What is being asked
Using the data below, reproduce exactly the lines from the line with "介護士ができるオシャレ方法 仕事中にできる服装オシャレの楽しみ方 介護職のおはなし" to the line with "Haile Selassie Quote", both included; pictures must be dropped.
(Records for processing begins)
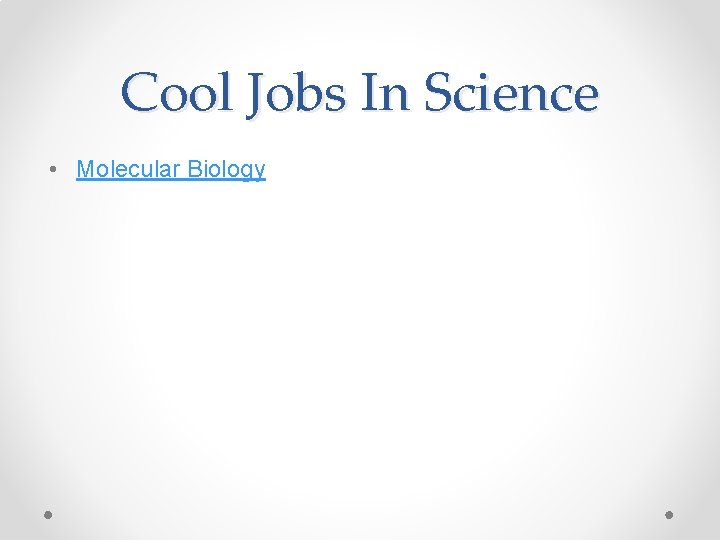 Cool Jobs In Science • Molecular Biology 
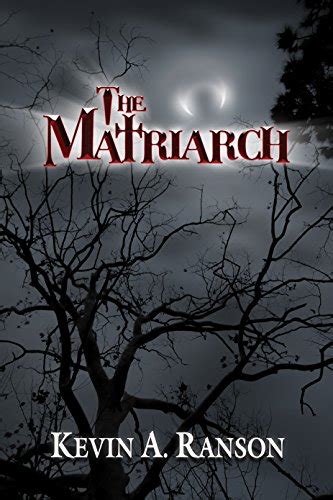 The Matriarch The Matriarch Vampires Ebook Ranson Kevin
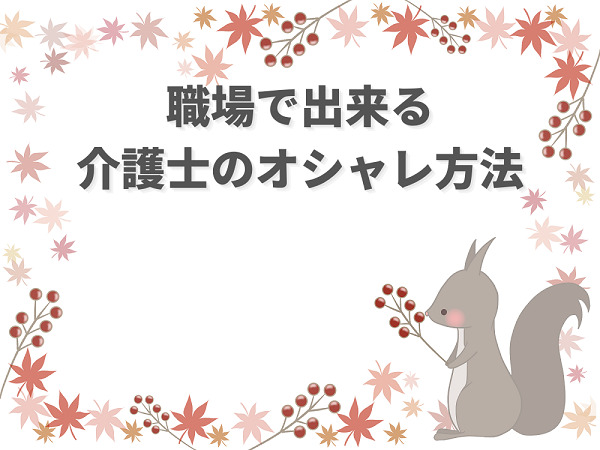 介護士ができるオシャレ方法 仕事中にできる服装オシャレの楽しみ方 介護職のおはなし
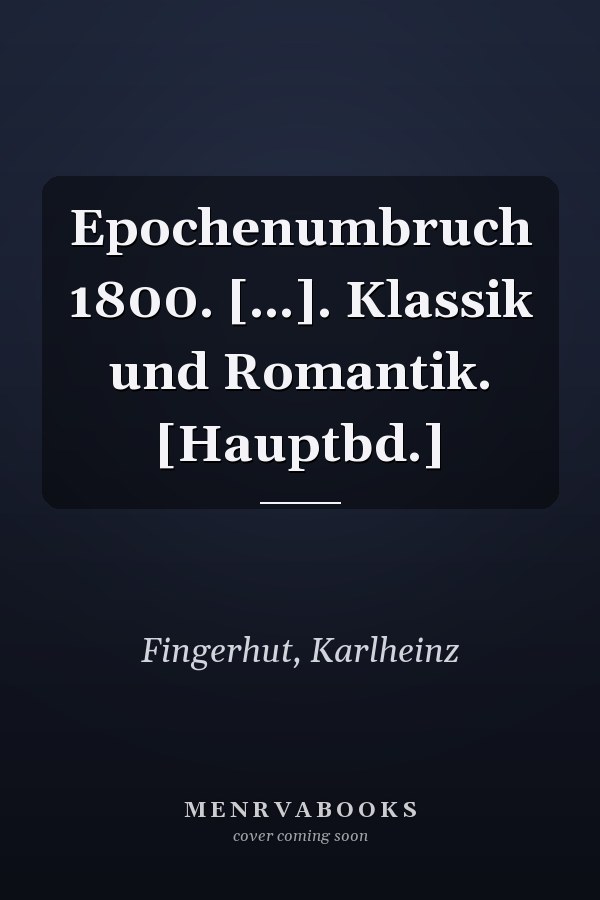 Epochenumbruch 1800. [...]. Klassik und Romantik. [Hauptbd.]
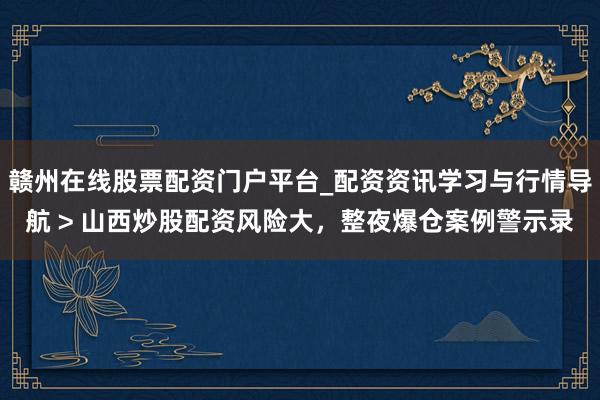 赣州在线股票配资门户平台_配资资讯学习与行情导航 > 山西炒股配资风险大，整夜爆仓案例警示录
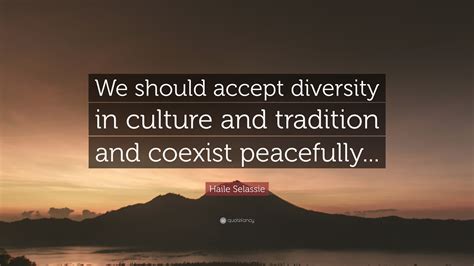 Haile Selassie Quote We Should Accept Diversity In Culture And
(Records for processing ends)
(Records for processing begins)
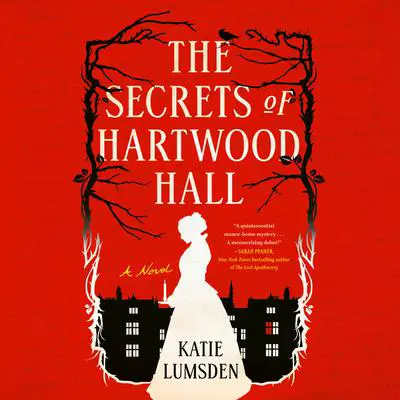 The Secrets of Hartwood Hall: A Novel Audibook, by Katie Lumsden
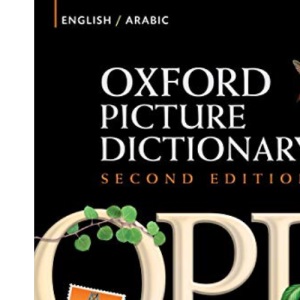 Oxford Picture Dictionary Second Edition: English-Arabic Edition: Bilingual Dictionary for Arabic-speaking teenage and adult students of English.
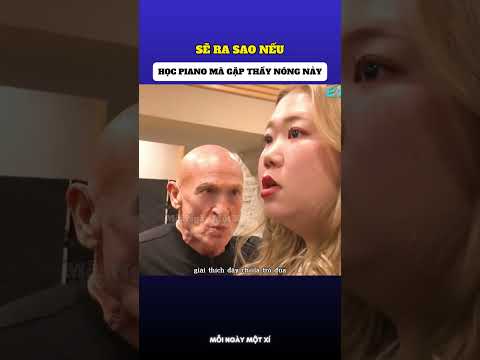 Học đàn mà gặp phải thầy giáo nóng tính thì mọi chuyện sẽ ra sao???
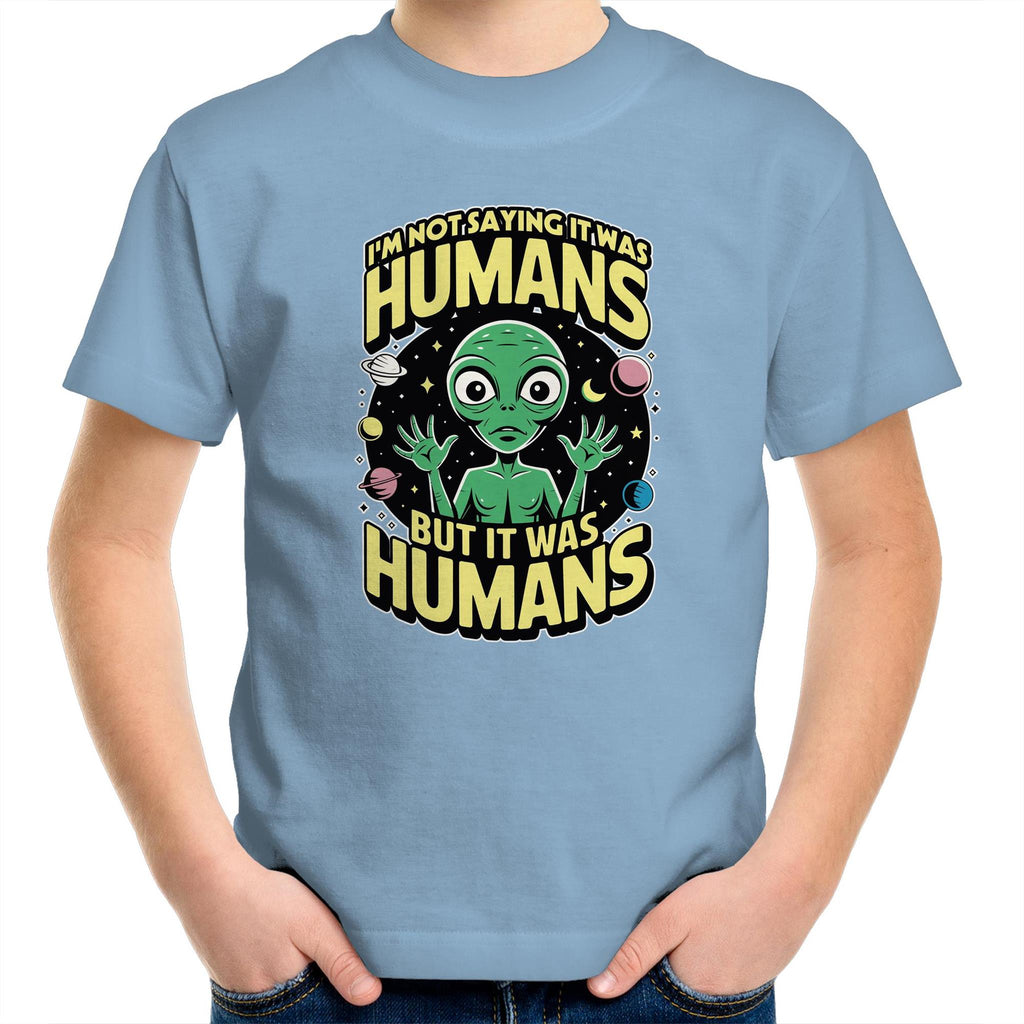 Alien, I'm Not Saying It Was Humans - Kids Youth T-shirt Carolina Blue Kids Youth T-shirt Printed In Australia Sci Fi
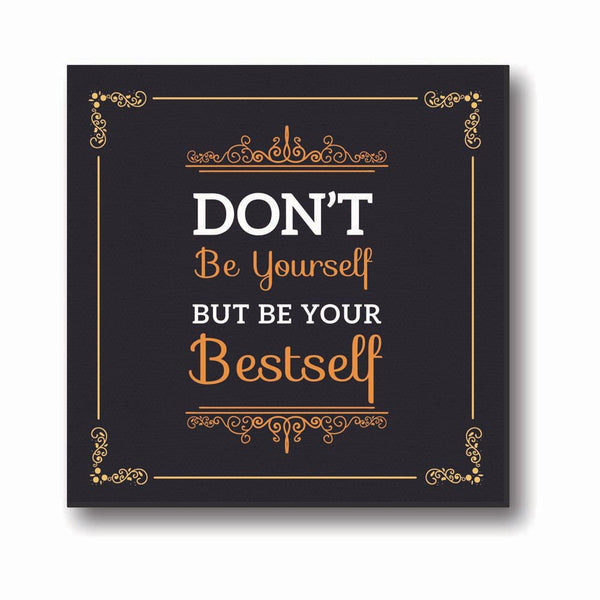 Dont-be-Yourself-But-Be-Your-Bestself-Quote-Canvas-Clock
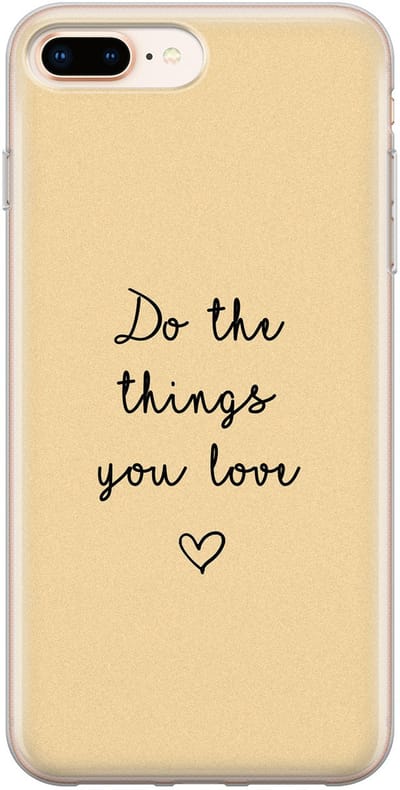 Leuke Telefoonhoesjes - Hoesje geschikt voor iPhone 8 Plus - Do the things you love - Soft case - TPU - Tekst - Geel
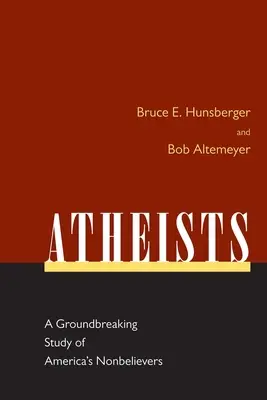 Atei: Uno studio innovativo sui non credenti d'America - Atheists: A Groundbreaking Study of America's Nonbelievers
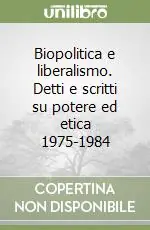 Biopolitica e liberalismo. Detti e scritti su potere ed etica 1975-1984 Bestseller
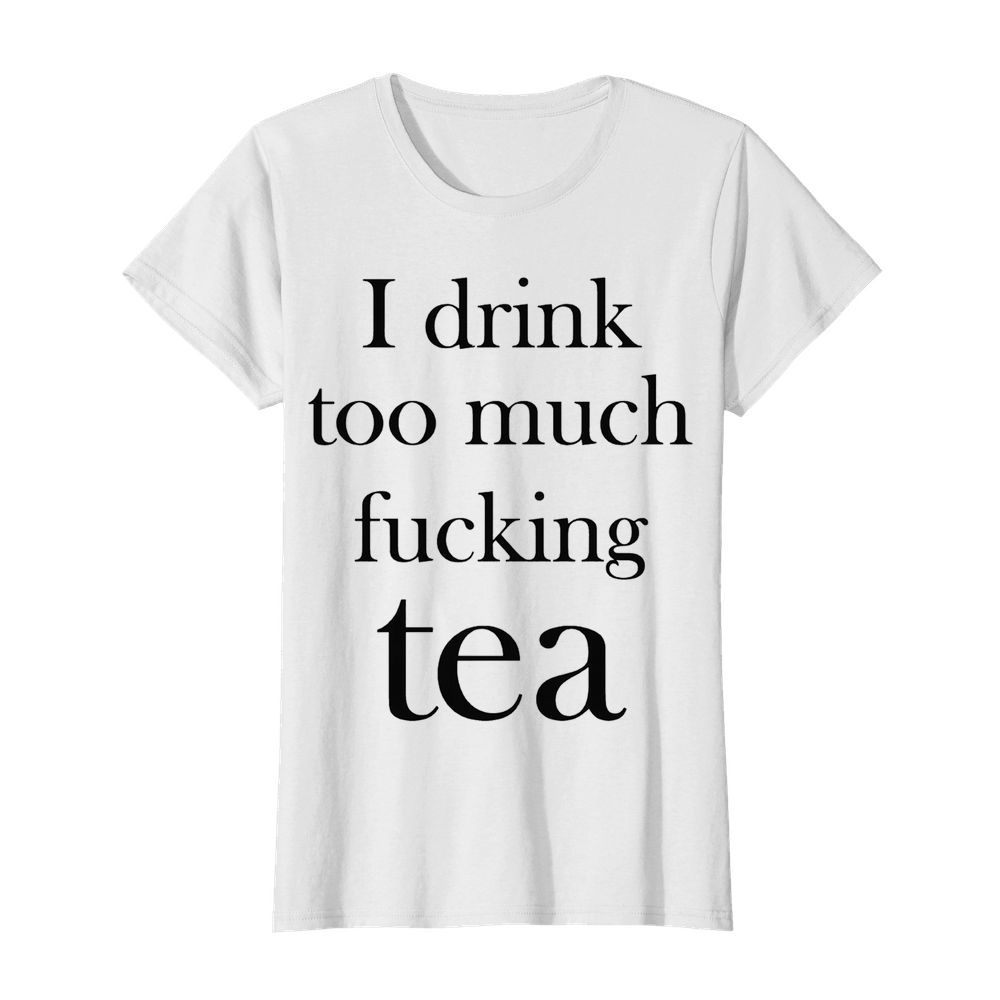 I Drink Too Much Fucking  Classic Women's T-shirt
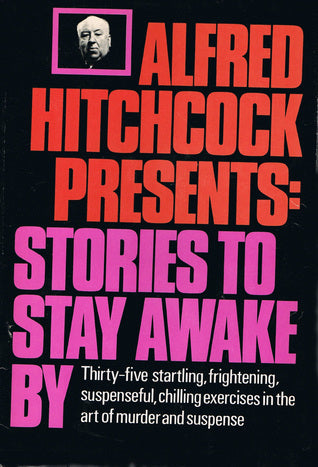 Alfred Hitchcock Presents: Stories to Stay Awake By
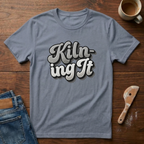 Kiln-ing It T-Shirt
(Records for processing ends)
Output for this exercise
 介護士ができるオシャレ方法 仕事中にできる服装オシャレの楽しみ方 介護職のおはなし
 Epochenumbruch 1800. [...]. Klassik und Romantik. [Hauptbd.]
 赣州在线股票配资门户平台_配资资讯学习与行情导航 > 山西炒股配资风险大，整夜爆仓案例警示录
 Haile Selassie Quote We Should Accept Diversity In Culture And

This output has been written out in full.